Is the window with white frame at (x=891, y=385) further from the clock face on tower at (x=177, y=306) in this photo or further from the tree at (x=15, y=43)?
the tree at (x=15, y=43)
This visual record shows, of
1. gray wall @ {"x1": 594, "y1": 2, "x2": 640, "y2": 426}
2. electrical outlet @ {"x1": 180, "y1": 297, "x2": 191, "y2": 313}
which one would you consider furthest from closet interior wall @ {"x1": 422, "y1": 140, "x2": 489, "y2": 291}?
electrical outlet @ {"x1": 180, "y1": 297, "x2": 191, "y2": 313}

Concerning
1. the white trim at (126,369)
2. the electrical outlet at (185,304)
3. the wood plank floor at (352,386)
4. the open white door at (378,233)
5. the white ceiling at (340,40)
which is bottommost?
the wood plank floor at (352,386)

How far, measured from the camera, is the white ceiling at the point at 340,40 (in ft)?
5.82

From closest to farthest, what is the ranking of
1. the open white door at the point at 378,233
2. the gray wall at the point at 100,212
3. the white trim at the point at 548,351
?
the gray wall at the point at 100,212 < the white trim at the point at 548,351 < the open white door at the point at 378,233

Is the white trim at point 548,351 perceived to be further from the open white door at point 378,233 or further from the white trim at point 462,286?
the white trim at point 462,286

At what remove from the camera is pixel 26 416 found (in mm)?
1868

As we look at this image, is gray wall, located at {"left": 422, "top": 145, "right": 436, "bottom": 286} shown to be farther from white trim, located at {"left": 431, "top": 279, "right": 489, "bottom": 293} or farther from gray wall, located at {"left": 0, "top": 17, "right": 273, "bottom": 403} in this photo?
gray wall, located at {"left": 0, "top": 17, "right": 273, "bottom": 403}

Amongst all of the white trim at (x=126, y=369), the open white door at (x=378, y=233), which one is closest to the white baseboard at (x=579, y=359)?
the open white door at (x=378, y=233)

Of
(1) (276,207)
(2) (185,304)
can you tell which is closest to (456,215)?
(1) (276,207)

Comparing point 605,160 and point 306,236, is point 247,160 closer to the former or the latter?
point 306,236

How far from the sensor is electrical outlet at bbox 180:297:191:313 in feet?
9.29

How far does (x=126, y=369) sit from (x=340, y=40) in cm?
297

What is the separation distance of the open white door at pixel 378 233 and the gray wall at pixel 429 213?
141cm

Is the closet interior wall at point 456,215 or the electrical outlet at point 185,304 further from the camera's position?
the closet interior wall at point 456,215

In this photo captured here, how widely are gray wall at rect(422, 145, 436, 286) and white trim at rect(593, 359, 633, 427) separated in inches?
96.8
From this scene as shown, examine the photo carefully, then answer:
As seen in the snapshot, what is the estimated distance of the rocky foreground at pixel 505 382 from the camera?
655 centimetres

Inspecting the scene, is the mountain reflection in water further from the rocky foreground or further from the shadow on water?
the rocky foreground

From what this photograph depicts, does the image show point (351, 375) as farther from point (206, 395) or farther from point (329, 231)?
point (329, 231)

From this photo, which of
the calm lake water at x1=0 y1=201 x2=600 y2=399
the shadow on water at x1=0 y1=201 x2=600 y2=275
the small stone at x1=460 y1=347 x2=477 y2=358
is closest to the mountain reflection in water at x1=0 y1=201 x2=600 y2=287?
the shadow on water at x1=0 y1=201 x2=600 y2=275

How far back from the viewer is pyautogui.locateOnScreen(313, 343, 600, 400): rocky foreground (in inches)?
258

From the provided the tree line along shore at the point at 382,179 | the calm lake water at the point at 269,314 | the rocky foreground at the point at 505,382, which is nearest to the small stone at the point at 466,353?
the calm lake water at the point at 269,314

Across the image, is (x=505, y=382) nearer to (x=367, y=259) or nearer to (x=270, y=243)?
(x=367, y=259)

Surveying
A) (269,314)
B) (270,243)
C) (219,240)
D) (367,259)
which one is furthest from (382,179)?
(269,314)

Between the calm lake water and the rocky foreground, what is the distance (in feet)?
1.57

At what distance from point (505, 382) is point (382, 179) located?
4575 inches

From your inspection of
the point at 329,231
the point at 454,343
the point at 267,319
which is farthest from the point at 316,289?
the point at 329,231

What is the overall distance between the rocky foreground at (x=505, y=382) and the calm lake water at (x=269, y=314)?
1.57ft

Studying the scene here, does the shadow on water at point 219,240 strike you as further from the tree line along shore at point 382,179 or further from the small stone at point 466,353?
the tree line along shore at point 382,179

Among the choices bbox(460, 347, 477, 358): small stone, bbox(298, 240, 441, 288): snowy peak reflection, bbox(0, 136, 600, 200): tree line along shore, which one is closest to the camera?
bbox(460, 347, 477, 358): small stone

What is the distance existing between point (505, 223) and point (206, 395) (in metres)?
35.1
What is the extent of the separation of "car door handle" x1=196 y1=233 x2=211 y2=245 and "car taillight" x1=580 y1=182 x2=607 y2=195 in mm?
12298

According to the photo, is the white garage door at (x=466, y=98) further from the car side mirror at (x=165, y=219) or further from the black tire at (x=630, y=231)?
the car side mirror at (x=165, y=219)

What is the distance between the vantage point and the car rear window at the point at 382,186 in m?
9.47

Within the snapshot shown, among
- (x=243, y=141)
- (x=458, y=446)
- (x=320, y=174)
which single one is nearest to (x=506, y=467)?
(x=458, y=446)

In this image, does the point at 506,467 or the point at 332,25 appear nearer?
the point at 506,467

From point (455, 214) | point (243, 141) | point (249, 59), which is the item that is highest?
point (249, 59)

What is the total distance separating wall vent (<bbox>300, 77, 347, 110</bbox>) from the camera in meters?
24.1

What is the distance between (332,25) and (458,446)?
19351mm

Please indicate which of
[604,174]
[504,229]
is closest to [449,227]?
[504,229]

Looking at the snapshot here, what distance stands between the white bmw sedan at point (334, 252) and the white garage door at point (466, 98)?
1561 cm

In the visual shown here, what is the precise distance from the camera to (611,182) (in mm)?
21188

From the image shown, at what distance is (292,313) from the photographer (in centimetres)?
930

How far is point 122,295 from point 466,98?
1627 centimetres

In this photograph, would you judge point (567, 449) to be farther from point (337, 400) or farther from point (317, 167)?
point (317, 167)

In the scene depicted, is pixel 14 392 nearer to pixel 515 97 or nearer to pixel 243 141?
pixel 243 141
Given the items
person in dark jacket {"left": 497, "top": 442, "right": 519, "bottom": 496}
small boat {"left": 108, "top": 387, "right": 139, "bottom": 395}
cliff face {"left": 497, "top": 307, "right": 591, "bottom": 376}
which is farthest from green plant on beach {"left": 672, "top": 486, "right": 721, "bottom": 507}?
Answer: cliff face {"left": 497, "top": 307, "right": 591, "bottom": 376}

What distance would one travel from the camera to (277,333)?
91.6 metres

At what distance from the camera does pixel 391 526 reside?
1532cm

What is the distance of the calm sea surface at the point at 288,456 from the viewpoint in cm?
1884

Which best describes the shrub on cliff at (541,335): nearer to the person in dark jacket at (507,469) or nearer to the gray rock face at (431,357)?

◆ **Prompt**
Copy out the entries from the line containing "What is the distance of" through the end of the entries, requests included, and shift every distance value in the answers by -139.

◆ **Response to the task**
What is the distance of the calm sea surface at the point at 288,456 from the viewpoint in cm?
1745

Which best describes the shrub on cliff at (541,335): nearer to the person in dark jacket at (507,469) or nearer to the gray rock face at (431,357)?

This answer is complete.